[[ Recorded information open ]]

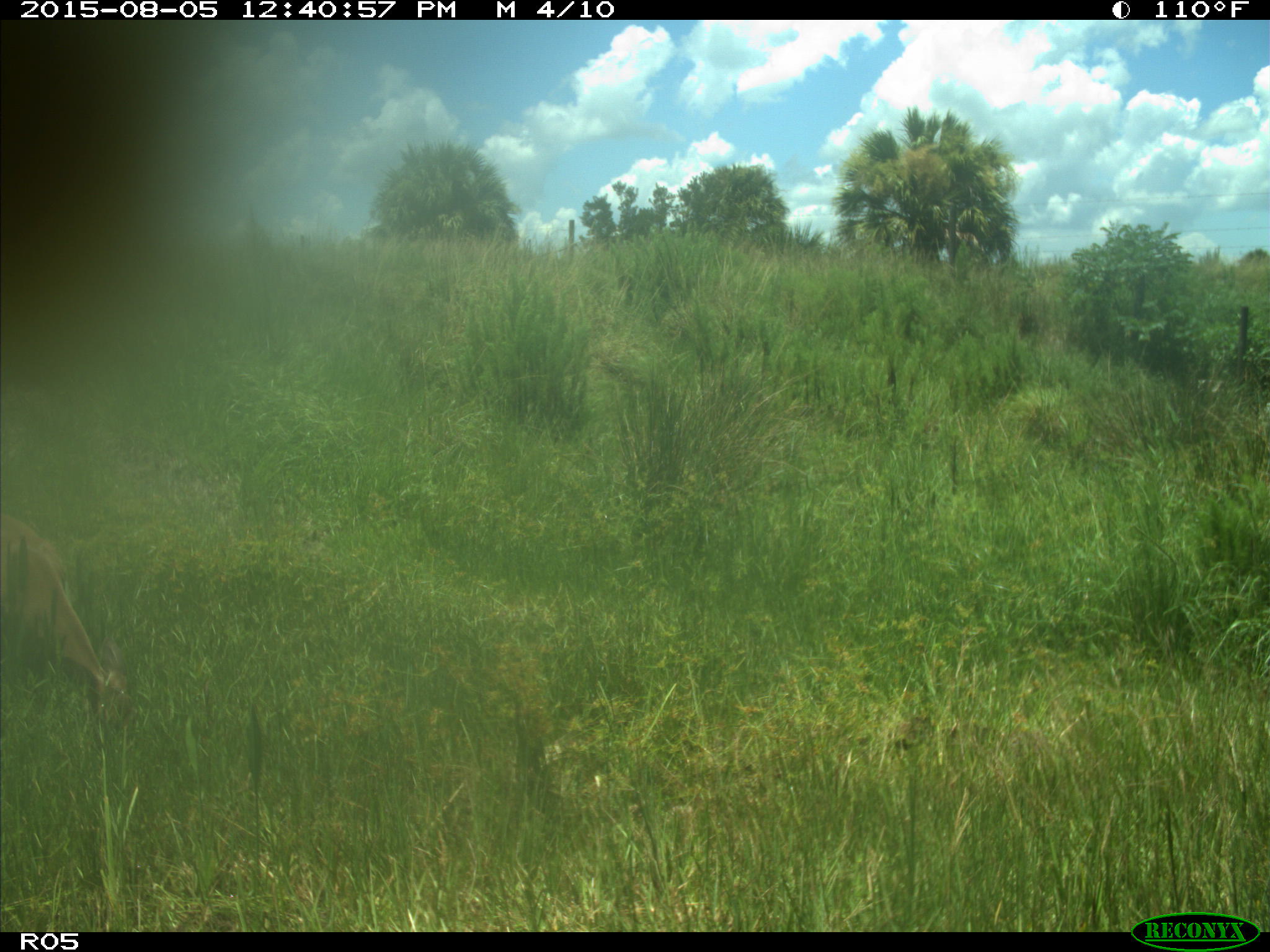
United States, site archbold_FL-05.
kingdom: Animalia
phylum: Chordata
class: Mammalia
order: Artiodactyla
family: Cervidae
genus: Odocoileus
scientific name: Odocoileus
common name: deer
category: unidentified deer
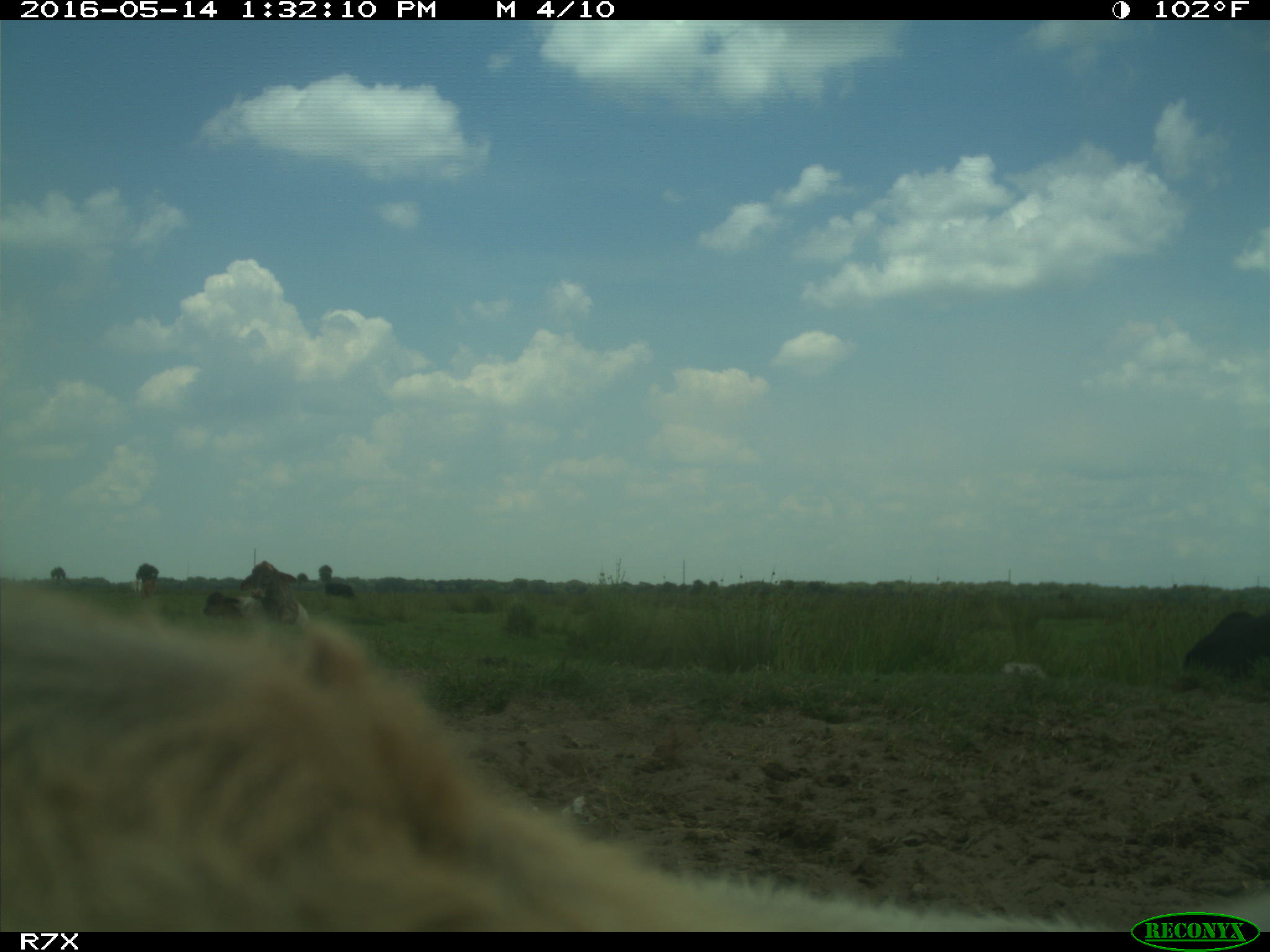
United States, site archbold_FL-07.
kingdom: Animalia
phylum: Chordata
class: Mammalia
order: Artiodactyla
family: Bovidae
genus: Bos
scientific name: Bos taurus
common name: domestic cow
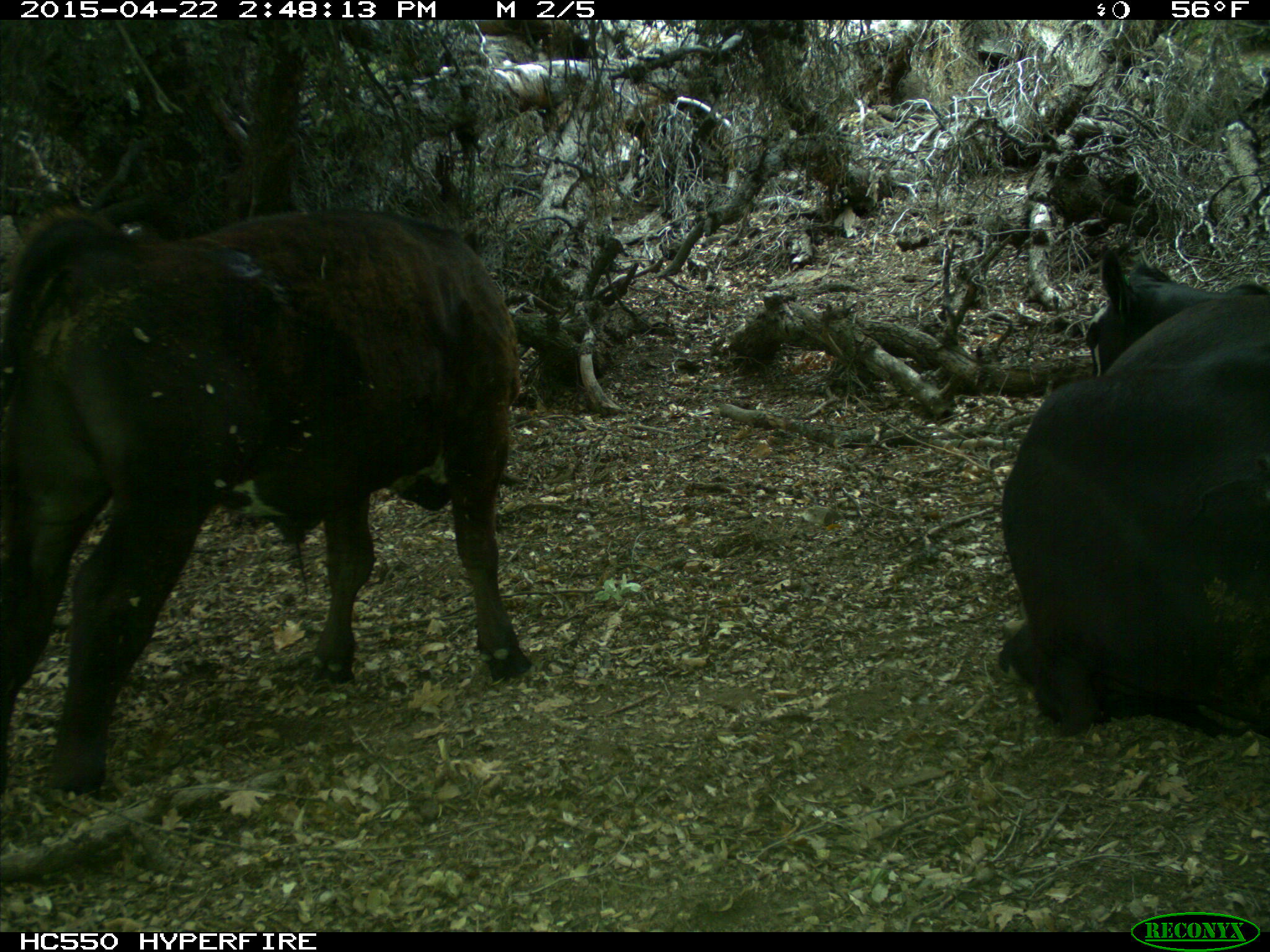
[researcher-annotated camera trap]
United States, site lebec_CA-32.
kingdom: Animalia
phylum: Chordata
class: Mammalia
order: Artiodactyla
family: Bovidae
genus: Bos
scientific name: Bos taurus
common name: domestic cow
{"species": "Bos taurus (domestic cow)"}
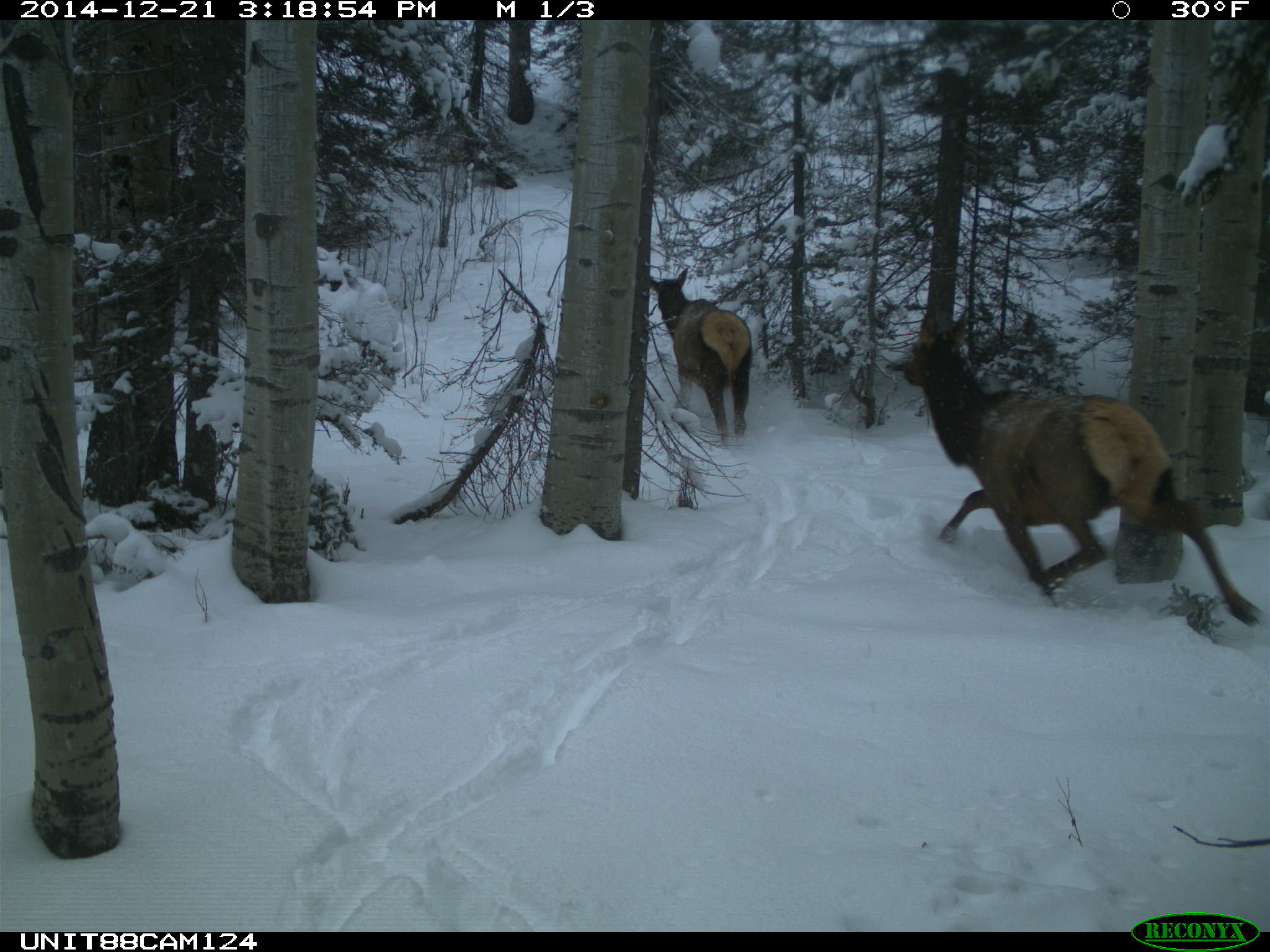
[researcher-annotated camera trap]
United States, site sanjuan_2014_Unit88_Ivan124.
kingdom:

[[ Recorded information closed ]]

The material is to be written out word for word, and the pictures are to be left out.

◆ **Task response**
United States, site archbold_FL-05.
kingdom: Animalia
phylum: Chordata
class: Mammalia
order: Artiodactyla
family: Cervidae
genus: Odocoileus
scientific name: Odocoileus
common name: deer
category: unidentified deer
United States, site archbold_FL-07.
kingdom: Animalia
phylum: Chordata
class: Mammalia
order: Artiodactyla
family: Bovidae
genus: Bos
scientific name: Bos taurus
common name: domestic cow
[researcher-annotated camera trap]
United States, site lebec_CA-32.
kingdom: Animalia
phylum: Chordata
class: Mammalia
order: Artiodactyla
family: Bovidae
genus: Bos
scientific name: Bos taurus
common name: domestic cow
{"species": "Bos taurus (domestic cow)"}
[researcher-annotated camera trap]
United States, site sanjuan_2014_Unit88_Ivan124.
kingdom:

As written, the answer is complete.